Tasks ->
**a)** Do these statements agree with the article on the Rio Grande drought below? For each, answer yes or no and quote the words of the article that decide it. (i) This year the Rio Grande began drying in the first week of April. (ii) A 120-mile stretch of the river is already dry this year. (iii) The silvery minnow's decline began in the 1960s.
**b)** Continue the article on the Rio Grande drought below, starting after its final paragraph.

Extract ->
━━━━━━━━

One day in the middle of June, heavy rains drenched Albuquerque while lightning lit up the barren mesa outlying the city. It was the rainiest June 16 on record for the New Mexico city, with almost an inch measured over the course of the day. But the precipitation didn’t do much to ease the region’s longstanding drought or recharge the dwindling flow of the once-mighty Rio Grande River.
Right now 90 percent of New Mexico is considered to be in severe to exceptional drought. Conditions are symptomatic of a growing — and troubling — trend of drying in the Southwest, where average annual temperatures have ticked upward by two degrees. The region has become increasingly prone to wildfire, and water is strictly managed, making farming everything from the state’s iconic green chile to southern New Mexico’s pistachios riskier than ever.
The effects of these changes on the climate are on full display in the Rio Grande, one of the largest and most heavily managed rivers in the United States, which spans 1,900 miles through largely arid and desert lands. This year the river is already dry along a 20-mile stretch south of Albuquerque. While the river has run dry for even 90-mile expanses in the past, what’s exceptional about current conditions is just how early the drying is happening — beginning in the first week of April instead of the typical mid-June. By summer’s end this year, 120 miles are expected run dry, exposing the sandy underbelly of the iconic, once-thriving watercourse.
This water shortage, experts say, has implications not just for humans but also for species of flora and fauna that depend upon the Rio Grande.
For one species, an increasingly dry riverbed could threaten its very existence.
The Rio Grande silvery minnow (Hybognathus amarus) has the distinction of being one of the most endangered species in the country. The small, short-lived fish began its decline in the 1960s following the advent of significant damming of the river. The population continued to suffer as the result of the introduction of non-native fish species, warming river temperatures and decreased annual precipitation. In addition to dams, the river’s ecosystem has been altered significantly over the past 100 years, and the strong flows that spur spawning and shallow eddies that support the silvery minnow during the rest of its life cycle have all but disappeared.
The consequences of drought for the species can be grave given their already abbreviated lifespans.
“Most silvery minnow die before age two,” explains Thomas Archdeacon, a fish biologist with the U.S. Fish and Wildlife Service who works on restoration and rescue efforts for the species. “The bulk of the population is usually made up of the youngest fish at any given time, so if you have a year of failed reproduction, the minnow can quickly go from the most common fish in the river to one of the least common.”
For the silvery minnow, sustained drought makes survival — let alone procreating — more difficult. “In a year like 2018,” Archdeacon says, “not only are the fish stressed early in the year, the adults are dying before spawning.” He points out that even in the reaches of the river that haven’t dried, water temperatures are climbing and flows are steadily dwindling, impacting the health of the fish and the likelihood that they will reproduce.

━━━━━━━━

Dataset ->
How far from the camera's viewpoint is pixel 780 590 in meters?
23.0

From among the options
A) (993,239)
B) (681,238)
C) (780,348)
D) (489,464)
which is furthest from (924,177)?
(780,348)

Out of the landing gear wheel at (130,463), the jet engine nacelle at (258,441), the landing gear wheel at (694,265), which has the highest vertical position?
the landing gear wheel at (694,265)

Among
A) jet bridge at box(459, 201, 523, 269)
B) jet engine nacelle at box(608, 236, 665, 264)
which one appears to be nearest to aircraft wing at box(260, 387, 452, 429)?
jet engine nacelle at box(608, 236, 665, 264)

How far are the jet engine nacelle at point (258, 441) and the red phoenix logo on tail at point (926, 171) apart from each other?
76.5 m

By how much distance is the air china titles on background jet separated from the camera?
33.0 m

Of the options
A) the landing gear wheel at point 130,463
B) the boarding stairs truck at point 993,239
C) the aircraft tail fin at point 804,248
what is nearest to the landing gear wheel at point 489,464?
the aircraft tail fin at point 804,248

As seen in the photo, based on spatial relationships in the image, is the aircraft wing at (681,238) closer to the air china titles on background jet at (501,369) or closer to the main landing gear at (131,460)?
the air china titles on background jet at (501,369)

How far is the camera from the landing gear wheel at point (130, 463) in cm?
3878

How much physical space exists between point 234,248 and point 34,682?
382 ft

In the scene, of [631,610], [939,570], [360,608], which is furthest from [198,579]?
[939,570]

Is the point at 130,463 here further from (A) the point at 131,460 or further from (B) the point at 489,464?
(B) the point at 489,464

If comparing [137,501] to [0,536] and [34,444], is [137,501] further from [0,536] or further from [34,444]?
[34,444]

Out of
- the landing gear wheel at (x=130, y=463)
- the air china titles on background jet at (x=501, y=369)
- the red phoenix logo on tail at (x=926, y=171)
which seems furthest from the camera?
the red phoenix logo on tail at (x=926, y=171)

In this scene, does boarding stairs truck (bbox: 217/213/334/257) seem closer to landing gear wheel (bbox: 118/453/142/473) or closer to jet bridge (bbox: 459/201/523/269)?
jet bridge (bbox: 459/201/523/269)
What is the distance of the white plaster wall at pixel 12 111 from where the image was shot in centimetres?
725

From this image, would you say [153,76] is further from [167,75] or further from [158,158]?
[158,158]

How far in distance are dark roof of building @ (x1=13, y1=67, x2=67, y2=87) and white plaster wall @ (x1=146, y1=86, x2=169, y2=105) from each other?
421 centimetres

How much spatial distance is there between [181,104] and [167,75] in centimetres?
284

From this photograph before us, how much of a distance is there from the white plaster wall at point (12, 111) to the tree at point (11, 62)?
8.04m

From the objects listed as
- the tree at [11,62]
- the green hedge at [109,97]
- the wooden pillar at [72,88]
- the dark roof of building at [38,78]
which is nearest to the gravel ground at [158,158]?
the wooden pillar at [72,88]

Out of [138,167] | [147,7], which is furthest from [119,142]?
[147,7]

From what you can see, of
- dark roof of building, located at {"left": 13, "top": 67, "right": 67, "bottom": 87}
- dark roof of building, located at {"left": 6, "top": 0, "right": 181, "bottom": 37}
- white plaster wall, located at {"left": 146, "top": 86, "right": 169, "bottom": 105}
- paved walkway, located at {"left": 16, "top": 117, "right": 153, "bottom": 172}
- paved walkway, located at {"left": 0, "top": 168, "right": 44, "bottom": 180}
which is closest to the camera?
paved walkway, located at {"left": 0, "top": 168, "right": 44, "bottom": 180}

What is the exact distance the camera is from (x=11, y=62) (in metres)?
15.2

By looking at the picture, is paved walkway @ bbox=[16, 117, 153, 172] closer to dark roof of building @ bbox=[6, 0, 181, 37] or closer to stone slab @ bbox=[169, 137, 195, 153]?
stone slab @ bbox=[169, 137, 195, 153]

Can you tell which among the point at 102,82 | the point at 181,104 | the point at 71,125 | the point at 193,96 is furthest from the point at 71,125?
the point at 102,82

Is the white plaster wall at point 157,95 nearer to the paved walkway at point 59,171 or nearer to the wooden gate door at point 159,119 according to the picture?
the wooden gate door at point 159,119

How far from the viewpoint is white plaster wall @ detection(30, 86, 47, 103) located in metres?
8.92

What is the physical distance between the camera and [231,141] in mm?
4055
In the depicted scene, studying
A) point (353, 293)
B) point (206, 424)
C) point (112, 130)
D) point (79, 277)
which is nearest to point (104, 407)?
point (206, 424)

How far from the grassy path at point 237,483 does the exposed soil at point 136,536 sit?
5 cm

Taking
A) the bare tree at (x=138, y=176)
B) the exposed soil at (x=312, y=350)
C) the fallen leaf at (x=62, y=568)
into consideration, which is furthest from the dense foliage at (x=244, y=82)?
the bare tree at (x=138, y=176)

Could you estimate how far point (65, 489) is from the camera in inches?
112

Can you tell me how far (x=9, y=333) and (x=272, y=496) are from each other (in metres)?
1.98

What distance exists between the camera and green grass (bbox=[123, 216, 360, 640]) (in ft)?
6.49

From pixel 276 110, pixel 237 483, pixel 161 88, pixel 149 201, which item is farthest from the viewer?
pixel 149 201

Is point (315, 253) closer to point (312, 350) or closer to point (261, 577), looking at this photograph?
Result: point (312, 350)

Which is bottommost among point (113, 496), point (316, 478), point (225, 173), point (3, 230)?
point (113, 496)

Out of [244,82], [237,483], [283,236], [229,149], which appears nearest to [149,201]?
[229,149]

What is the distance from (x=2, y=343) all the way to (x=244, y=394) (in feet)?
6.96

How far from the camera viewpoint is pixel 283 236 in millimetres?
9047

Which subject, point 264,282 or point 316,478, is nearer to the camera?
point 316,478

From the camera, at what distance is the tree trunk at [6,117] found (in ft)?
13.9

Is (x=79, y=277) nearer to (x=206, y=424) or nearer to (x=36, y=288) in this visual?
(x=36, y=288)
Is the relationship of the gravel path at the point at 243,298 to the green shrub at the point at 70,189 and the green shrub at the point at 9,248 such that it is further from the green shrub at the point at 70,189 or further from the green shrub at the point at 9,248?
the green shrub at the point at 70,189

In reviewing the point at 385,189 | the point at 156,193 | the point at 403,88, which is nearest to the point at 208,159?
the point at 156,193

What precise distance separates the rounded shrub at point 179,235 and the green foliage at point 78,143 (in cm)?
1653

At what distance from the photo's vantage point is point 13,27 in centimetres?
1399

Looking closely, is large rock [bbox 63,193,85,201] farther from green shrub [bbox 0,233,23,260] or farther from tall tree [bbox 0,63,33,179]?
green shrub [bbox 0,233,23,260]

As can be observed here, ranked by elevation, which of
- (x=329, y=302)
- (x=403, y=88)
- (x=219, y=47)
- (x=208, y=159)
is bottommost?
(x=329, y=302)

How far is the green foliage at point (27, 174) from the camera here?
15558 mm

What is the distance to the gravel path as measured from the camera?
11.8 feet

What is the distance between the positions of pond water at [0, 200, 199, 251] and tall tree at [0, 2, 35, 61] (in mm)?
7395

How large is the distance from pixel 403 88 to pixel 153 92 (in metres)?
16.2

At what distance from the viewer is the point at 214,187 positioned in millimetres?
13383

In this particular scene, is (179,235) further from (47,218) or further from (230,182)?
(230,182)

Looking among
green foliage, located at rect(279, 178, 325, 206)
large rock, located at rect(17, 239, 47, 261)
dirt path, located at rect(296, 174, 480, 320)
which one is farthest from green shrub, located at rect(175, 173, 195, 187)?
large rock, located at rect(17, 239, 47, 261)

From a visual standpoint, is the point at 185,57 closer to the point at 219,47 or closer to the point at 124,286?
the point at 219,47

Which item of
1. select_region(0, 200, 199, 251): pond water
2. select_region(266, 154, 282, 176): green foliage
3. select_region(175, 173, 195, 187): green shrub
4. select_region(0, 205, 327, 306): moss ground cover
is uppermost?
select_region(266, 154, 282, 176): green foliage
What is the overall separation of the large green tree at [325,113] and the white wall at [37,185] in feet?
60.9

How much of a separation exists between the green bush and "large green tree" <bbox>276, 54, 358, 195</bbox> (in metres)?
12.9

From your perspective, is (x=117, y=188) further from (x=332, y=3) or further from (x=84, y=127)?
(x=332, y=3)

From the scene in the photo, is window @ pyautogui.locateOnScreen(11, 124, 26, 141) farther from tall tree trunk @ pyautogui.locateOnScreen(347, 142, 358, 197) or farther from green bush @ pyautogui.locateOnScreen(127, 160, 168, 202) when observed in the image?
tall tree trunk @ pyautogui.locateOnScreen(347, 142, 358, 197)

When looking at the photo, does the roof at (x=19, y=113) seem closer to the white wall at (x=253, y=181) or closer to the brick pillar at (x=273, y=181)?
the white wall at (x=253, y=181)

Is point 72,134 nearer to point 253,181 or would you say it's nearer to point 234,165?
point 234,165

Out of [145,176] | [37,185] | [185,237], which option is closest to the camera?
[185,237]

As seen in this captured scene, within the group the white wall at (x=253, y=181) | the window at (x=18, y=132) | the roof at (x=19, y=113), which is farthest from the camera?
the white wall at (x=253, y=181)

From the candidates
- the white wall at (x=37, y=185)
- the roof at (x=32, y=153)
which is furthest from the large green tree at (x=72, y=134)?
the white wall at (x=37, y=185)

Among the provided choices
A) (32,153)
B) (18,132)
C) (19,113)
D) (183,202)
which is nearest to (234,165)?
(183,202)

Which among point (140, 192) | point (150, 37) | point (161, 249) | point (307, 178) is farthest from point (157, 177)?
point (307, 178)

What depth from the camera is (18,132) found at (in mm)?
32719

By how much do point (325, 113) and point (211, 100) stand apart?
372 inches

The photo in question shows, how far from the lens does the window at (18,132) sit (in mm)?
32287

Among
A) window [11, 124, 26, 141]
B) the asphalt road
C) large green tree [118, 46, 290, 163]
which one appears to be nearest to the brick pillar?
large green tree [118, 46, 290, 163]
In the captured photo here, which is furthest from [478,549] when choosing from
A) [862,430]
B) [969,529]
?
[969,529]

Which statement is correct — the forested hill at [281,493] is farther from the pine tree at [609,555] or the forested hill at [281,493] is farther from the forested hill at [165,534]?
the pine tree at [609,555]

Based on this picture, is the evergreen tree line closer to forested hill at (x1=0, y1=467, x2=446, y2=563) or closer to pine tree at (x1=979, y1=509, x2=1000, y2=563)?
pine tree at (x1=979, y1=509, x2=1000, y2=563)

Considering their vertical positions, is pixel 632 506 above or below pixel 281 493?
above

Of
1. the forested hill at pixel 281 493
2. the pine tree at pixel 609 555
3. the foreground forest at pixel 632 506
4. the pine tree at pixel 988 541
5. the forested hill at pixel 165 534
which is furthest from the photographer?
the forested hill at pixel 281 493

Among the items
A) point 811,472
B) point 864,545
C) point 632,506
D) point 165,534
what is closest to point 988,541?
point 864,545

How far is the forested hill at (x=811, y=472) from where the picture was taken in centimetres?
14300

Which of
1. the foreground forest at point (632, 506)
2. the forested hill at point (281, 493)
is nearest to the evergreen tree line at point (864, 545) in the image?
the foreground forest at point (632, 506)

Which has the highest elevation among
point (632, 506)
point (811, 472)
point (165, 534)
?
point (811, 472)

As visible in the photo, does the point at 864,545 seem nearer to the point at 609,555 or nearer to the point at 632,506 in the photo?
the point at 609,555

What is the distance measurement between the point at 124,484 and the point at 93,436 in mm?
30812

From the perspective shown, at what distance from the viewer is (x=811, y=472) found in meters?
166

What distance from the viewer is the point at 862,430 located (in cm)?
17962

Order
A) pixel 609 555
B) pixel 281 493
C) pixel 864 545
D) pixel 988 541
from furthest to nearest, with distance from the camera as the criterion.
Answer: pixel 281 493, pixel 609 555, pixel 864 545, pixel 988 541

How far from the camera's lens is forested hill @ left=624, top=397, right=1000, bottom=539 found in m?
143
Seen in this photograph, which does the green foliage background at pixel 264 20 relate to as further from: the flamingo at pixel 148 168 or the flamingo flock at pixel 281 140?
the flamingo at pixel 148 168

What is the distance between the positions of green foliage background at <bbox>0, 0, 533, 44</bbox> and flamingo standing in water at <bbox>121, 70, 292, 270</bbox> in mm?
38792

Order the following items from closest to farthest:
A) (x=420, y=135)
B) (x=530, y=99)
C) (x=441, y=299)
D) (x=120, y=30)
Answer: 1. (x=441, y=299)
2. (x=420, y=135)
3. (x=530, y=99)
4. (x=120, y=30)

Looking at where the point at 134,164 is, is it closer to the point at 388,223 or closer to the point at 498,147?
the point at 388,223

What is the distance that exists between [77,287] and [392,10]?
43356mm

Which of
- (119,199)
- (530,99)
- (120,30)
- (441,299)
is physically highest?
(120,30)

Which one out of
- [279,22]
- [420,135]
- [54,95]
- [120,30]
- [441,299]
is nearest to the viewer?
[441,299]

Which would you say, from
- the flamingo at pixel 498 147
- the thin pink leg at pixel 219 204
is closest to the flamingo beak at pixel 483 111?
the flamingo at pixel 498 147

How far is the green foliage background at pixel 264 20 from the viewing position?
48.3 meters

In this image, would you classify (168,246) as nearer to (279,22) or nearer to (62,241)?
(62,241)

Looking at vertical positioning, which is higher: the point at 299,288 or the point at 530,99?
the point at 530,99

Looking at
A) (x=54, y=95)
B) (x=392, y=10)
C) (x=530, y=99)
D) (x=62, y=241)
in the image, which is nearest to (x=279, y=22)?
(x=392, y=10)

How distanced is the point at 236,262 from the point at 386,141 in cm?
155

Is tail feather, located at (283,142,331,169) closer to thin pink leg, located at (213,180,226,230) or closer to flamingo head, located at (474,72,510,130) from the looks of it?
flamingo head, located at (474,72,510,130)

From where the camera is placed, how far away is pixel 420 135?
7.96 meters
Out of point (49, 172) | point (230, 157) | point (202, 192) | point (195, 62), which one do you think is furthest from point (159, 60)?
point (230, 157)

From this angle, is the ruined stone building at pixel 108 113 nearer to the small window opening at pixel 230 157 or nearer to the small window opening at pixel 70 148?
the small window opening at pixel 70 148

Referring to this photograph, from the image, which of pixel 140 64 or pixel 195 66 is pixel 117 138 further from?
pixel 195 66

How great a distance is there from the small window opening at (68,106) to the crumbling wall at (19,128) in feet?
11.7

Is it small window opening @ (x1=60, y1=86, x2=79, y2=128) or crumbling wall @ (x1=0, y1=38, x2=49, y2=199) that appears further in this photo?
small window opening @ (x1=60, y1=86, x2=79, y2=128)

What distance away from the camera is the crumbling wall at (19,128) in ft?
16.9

━━━━━━━━

Results ->
**a)**
(i) Yes: "beginning in the first week of April instead of the typical mid-June."
(ii) No: "This year the river is already dry along a 20-mile stretch south of Albuquerque."
(iii) Yes: "The small, short-lived fish began its decline in the 1960s following the advent of significant damming of the river."

**b)**
This follows trends seen in previous years. The success of fish’s population hinges largely on the spring hydrograph. “When there is poor snowpack,” Archdeacon says, “there is generally a year of failed reproduction.”
And so, in years like this, crews led by the New Mexico Fish and Wildlife Conservation Office muddy their shoes in the river, recovering stranded fish from pockets that have experienced severe drying and transferring them to more reliably full parts of the river. This year the first silvery minnows were rescued on April 2, the earliest recorded date that salvaging has taken place in the past 19 years.
Unfortunately, preliminary evidence suggests that many of the fish trapped, then released in areas of the river with perennial flow do not survive.
The office also heads up another important effort: the release of hatchery fish to boost the wild population. Each year thousands of captive-hatched fish are returned to the river, with well over a million having been released since the program started. “The number released each year scales with how good or poor the fish’s natural reproduction was,” Archdeacon explains. So once the river recovers in late fall — typically November — a large but as-yet undetermined number of hatchery fish will likely be released.
“Both these management options are reactive and not proactive,” Archdeacon says, meaning they’re more of a Band-Aid than a solution. And even though more than $150 million has been spent on such efforts since the fish was placed on the endangered species list in 1994, it’s hard to say at this point if the conservation budget for the fish will keep up with emerging climate-related threats. Archdeacon declined to comment on any future budgets for the silvery minnow.
What is certain, Archdeacon says, is that “it’s hard to get away from the reactive, labor-intensive management of the species if spring runoff continues to be poor.” In this increasingly warm part of the country, the outlook for the river — and the fish and other species that depend on it — isn’t too promising.
Broad, intensive efforts over the past two decades prevented the silvery minnow from becoming even more endangered, but as Archdeacon looks to the future he has a dire prediction for next year and beyond. “If there is a poor year again in 2019,” he says, “the clock will have reset and all progress erased.”